▶ _Provided text_
--- --- ---

The organisation said tourism in the region showed a 27 percent aggregate growth between 2000 and 2003, despite the Iraq war, the backlash of the Sep. 11, 2001, terrorist attacks in the United States, and negative effect of diseases such as SARS.

At the same time, experts caution that growth in one part of the world would not necessarily have a negative impact on tourism industries in other parts of the globe.

“If you are talking about leisure tourism, people who want to go to Asia, will continue to go to Asia, and people who want to visit the Middle East or the Mediterranean, will continue to go to those places,” says Denis Johnson, InterContinental Hotel’s Middle East and Africa vice president for sales and marketing.

Out of the 5.5 trillion dollar worldwide hotel and tourism industry, South-east Asia counts for 145 billion dollars in revenue, while the Middle East lags behind with 108 billion dollars in revenue, according to World Tourism Organisation figures.

Experts and officials also say there are several reasons why the Middle East tourism and hotel industries are growing with the current intensity.

--- --- ---

(Stored dataset items)
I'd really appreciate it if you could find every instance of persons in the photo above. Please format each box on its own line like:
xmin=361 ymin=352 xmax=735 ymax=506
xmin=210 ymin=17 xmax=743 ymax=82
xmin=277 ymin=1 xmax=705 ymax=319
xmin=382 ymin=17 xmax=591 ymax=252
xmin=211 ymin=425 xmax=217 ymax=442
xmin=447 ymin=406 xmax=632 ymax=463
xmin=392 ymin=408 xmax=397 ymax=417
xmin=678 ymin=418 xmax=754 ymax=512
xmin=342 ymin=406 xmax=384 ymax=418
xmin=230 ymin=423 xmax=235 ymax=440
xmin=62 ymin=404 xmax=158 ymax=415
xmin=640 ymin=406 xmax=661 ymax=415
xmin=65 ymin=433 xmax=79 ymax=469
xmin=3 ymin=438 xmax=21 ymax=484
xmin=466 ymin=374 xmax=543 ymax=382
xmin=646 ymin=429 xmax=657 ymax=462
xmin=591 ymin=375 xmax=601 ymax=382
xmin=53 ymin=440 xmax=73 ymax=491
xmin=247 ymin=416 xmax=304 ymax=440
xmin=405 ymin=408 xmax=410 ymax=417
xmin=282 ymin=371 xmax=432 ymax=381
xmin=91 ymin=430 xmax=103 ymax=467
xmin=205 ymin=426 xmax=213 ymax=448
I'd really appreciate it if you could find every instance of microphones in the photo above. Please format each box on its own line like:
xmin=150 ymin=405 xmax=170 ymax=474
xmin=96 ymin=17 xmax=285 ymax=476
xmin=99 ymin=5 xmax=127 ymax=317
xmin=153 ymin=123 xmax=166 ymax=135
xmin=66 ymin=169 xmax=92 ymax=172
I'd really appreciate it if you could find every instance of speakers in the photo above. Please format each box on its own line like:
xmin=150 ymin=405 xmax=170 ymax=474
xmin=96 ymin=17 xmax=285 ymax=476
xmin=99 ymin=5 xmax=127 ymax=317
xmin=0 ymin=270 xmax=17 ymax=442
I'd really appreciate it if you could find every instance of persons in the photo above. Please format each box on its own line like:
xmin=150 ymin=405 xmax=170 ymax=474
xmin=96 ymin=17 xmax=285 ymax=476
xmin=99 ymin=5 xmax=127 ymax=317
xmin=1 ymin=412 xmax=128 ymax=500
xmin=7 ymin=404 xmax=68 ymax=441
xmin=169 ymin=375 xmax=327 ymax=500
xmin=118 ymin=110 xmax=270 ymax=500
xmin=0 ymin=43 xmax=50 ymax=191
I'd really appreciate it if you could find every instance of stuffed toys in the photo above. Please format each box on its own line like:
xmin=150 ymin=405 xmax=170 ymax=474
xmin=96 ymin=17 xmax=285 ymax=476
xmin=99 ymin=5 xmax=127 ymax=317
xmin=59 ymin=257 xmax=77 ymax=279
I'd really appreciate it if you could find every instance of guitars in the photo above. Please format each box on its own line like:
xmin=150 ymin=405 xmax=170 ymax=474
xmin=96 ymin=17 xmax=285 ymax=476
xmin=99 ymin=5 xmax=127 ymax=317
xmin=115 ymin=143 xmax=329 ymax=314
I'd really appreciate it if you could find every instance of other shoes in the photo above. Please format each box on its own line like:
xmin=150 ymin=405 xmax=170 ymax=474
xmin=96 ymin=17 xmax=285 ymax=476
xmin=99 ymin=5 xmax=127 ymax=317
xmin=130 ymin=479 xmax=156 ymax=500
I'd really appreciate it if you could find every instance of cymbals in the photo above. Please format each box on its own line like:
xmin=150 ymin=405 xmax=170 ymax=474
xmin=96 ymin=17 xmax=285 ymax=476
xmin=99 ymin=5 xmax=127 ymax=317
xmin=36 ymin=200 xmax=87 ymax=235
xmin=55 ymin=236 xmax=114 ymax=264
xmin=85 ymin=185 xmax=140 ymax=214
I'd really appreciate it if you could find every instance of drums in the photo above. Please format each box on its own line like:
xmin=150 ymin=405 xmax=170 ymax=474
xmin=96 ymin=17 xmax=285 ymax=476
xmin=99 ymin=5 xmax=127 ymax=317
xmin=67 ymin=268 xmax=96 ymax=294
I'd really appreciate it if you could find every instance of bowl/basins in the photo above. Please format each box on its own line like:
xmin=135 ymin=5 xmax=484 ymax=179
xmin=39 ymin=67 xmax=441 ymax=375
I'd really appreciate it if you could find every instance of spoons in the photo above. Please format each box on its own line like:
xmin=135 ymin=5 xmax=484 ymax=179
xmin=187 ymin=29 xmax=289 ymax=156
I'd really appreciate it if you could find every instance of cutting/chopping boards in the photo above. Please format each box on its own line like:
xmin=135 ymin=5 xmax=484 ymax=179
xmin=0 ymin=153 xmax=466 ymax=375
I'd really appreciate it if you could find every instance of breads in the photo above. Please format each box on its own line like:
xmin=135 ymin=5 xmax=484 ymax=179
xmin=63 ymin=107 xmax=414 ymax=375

--- --- ---

▶ _What to do_
a - According to the Middle East tourism text, how much revenue does South-east Asia account for in the worldwide hotel and tourism industry?
b - Extend the Middle East tourism text, picking up right after its final sentence.

▶ _Answer set_
a - 145 billion dollars

b -
“There are two different types of ‘tourists’ that we are talking about, and it just so happens that Dubai has worked hard to show growth in both,” says InterContinental’s Johnson.

Of the total 4.9 million tourists who visited Dubai last year, the UAE government and hotels officials say about 50 percent were business men and women and the rest were leisure tourists. That is a more balanced ratio than seen by many other popular Asian and Middle Eastern tourist destinations, they say.

Much of the “business tourism” can be attributed to the economic growth and increased business activities in the Middle East, especially in the six-nation Gulf Cooperation Council nations of United Arab Emirates, Kuwait, Qatar, Saudi Arabia, Bahrain, and Oman.

Whereas the average economic growth rate for Europe and the United States was 2.8 percent in 2003, the GCC countries recorded an average of 4.5 percent.

“Much of what we call ‘corporate business’ hotel occupancy in Dubai is caused by intra-regional travels. It has become much more common to hold region-wide business meetings in Dubai, as opposed to elsewhere,” says Jirayr Kececian, Middle East and Africa director of sales and marketing for Starwood hotels and resorts which includes the Sheraton chain.

Another reason is political.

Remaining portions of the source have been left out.